---- Material for this exercise

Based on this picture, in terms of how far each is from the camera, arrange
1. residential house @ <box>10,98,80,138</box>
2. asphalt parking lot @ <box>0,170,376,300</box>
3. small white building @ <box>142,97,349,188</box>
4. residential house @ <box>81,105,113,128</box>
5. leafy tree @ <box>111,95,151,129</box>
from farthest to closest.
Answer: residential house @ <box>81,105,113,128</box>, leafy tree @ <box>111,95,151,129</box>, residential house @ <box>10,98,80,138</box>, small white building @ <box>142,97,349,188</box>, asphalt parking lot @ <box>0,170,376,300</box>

--------

Print every one of the records above again, word for word and line for line.

#### Response to the exercise:
Based on this picture, in terms of how far each is from the camera, arrange
1. residential house @ <box>10,98,80,138</box>
2. asphalt parking lot @ <box>0,170,376,300</box>
3. small white building @ <box>142,97,349,188</box>
4. residential house @ <box>81,105,113,128</box>
5. leafy tree @ <box>111,95,151,129</box>
from farthest to closest.
Answer: residential house @ <box>81,105,113,128</box>, leafy tree @ <box>111,95,151,129</box>, residential house @ <box>10,98,80,138</box>, small white building @ <box>142,97,349,188</box>, asphalt parking lot @ <box>0,170,376,300</box>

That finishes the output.